There was a clear dose response, with 37% of patients assigned to 25-mg once-daily dose meeting the primary endpoint of a PASI 75 response at week 16 compared with 51% of those assigned to the 25-mg twice-daily dose, 58% assigned to 50-mg once-daily dose, 65% assigned to 100-mg once-daily dose, and 79% assigned to 100-mg twice-daily dose (P for dose response < .001).

As noted previously, 9% of patients in the placebo group had a PASI 75 response at week 16.

After a mean duration of 15.9 weeks, adverse events after the first dose of JNJ-77242113 (all dose groups were pooled for the safety analysis) were reported in 47% of patients on the 25-mg once-daily dose, 49% on 25-mg twice-daily dose, 60% on 50-mg once-daily dose, 44% on 100-mg once-daily dose, and 62% on 100-mg twice-daily dose.

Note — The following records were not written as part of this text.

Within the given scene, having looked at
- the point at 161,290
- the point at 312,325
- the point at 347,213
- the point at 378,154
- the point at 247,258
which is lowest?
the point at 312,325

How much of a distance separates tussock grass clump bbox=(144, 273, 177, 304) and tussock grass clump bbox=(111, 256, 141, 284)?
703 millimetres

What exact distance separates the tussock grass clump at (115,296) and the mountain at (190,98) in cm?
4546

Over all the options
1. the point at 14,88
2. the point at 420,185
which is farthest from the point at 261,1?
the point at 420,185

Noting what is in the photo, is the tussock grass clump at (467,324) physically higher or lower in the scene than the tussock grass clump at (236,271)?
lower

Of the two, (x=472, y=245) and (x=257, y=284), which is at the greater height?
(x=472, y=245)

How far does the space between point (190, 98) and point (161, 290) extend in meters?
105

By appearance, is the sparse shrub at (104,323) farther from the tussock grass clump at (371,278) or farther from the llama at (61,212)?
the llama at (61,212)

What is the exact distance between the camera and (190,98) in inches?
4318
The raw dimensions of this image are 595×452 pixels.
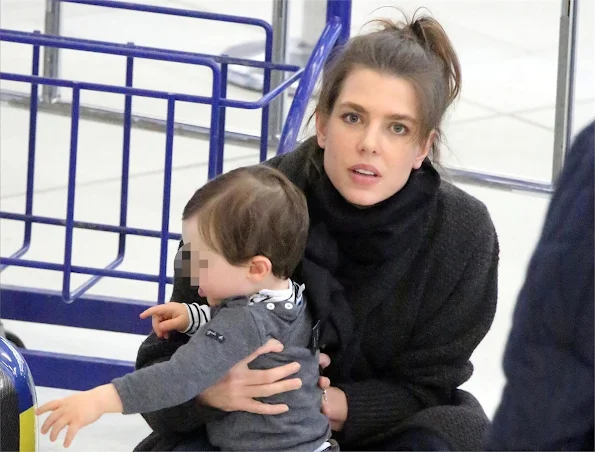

Adverse events after the first dose occurred in 51% of patients assigned to placebo.

The incidence of adverse events did not increase significantly with successively higher dose levels.

As noted by Dr. Gelfand in his editorial, there were three serious adverse events, all occurring in patients on the active drug: a case of COVID-19 in one patient and a suicide attempt in one patient, both in the 100-mg once-daily dose group, and an infected cyst in the 50-mg once-daily group. All three events were determined by the principal investigator and the sponsor to be unrelated to JNJ-77242113. 

There were no reports of deaths, major adverse cardiovascular events, or incident cancers during the trial.

The study was supported by Janssen Research and Development. Dr. Bissonnette disclosed institutional research funding and advisory board participation and honoraria with Janssen. Dr. Gelfand disclosed consulting for Janssen Biotech. Dr. Lebwohl disclosed institutional research funding from Janssen but no personal fees.

A version of this article first appeared on Medscape.com.